After editing the plist (e.g., rotating the token) you must unload then load again — launchctl does not auto-reload on plist changes the way systemd daemon-reload does. Note: each load truncates the log files, so save them off if you're investigating an incident before rotating.

tmux session (interactive supervision)

Assumes QWEN_SERVER_TOKEN is already exported in your shell (see the setup section above):

bash
tmux new -d -s qwen-serve "cd ~/your-project && qwen serve --hostname 127.0.0.1"
tmux attach -t qwen-serve   # see live logs; Ctrl-b d to detach
tmux kill-session -t qwen-serve

tmux new -d inherits the parent shell's environment, so QWEN_SERVER_TOKEN flows through automatically. Best when you want to occasionally watch the daemon's stdout (auth warnings, MCP discovery progress, slow-client warnings) without committing to a service unit. Survives terminal close but not host reboot.

nohup one-liner (quick + dirty)

Assumes QWEN_SERVER_TOKEN is already exported in your shell:

bash
nohup bash -c 'cd ~/your-project && qwen serve --hostname 127.0.0.1' > qwen-serve.log 2>&1 &
echo $!  # daemon PID; capture if you want to `kill` cleanly later

The wrapping bash -c '...' ensures the daemon binds to ~/your-project rather than wherever you happened to run the command. Without that cd, qwen serve defaults to process.cwd() and a POST /session from a client expecting your project workspace returns 400 workspace_mismatch — silent foot-gun.

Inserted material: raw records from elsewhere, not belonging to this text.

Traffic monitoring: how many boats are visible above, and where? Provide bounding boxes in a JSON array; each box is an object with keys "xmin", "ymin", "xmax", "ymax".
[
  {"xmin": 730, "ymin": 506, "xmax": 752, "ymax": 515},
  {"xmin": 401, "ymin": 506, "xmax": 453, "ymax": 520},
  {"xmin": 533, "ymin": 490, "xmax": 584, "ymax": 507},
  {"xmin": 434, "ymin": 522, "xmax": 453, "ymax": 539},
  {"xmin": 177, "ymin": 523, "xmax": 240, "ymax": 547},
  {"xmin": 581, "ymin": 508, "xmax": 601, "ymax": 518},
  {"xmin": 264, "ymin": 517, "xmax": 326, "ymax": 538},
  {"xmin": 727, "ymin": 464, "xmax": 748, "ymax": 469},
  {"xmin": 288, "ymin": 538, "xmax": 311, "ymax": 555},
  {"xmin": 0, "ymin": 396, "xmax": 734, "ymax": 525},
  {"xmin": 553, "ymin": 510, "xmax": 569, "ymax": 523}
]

OK for one-off "let me run this in the background while I poke at the API" workflows. Not recommended for anything beyond a single session — no restart-on-crash, log file grows unbounded, no clean way to find the daemon if you forget the PID. Prefer tmux for interactive supervision or systemd / launchd for anything you want to outlast a reboot.

Verifying the daemon is up

bash
curl http://127.0.0.1:4170/health                                   # → {"status":"ok"}
curl -H "Authorization: Bearer $QWEN_SERVER_TOKEN" \
  http://127.0.0.1:4170/capabilities | jq .protocolVersions         # daemon's feature set

When auth is configured (i.e., the daemon was started with --token / QWEN_SERVER_TOKEN set, OR --require-auth=true), every route except /health on loopback binds requires Authorization: Bearer <token>. If you started the daemon without a token on the loopback default (the qwen serve zero-config path), neither call requires a header. The templates above all configure a token, so the Authorization header is needed in practice. If /capabilities returns 401, the unit / plist token doesn't match the env-exported token your curl is using.

Token rotation

  1. Generate a new token + write the env file the unit references:
    bash
    openssl rand -hex 32 > ~/.qwen-serve-token
    chmod 600 ~/.qwen-serve-token
    echo "QWEN_SERVER_TOKEN=$(cat ~/.qwen-serve-token)" > ~/.qwen-serve-token-env
    chmod 600 ~/.qwen-serve-token-env
    
    (For the launchd / nohup / tmux templates: edit the plist's <string> value or re-export QWEN_SERVER_TOKEN. Don't forget chmod 600 on the plist if you regenerate it.)
  2. Restart the daemon:
    • systemd: systemctl --user restart qwen-serve.service
    • launchd: launchctl unload ~/Library/LaunchAgents/com.qwenlm.qwen-serve.plist && launchctl load ~/Library/LaunchAgents/com.qwenlm.qwen-serve.plist
    • tmux / nohup: kill <pid> then re-run with the new token in env
  3. Update any client SDKs / scripts. The TypeScript SDK's DaemonClient reads QWEN_SERVER_TOKEN automatically (PR 27 fallback) — re-export the new value in any client shell and reconstruct the client.

Restart and crash behavior

Service-manager restart semantics differ across the templates:

  • systemd Restart=on-failure — restart only on non-zero exit / signal. A clean SIGTERM (systemctl stop) does not trigger a restart loop.
  • launchd KeepAlive with SuccessfulExit=false (the template above) — matches systemd behavior. A bare <true/> would have respawned even after a clean exit. ThrottleInterval=10 rate-limits restart storms on persistent failures, mirroring systemd's RestartSec=5.
  • tmux / nohup — no automatic restart. A daemon crash leaves you with a dead PID until you re-run.

Within a single daemon process lifetime, client disconnects recover via SSE Last-Event-ID resume per the Durability model section of the user guide — the replay ring is in-memory.

A daemon restart drops all in-memory sessions; clients reconnect and start fresh. Cross-restart durability of session content (prompts, tool calls, conversation history) is NOT in v0.16-alpha.

Out of scope (defers to v0.16.x or later)

  • Containerized deployment — Dockerfile, docker-compose, Kubernetes manifests, nginx + TLS reverse proxy, multi-instance token isolation. Defers to v0.16.x once an enterprise pilot is committed; the doc would otherwise rot from no-one-validating.
  • Cross-host federation / multi-daemon coordination on one host1 daemon = 1 workspace × N sessions is enforced. Instance-path token keying + stale-token cleanup defer to v0.16.x.
  • Auto-generated daemon tokens — alpha is BYO-token. Auto-gen + token-store infrastructure defers to v0.16.x.
  • Windows native service (nssm, Service Control Manager wrapper) — for now use WSL2 and follow the systemd section above.

See the v0.16-alpha known limits callout in the main user guide for the full deferred-features list, and #4175 for the v0.16-alpha rollout tracking issue.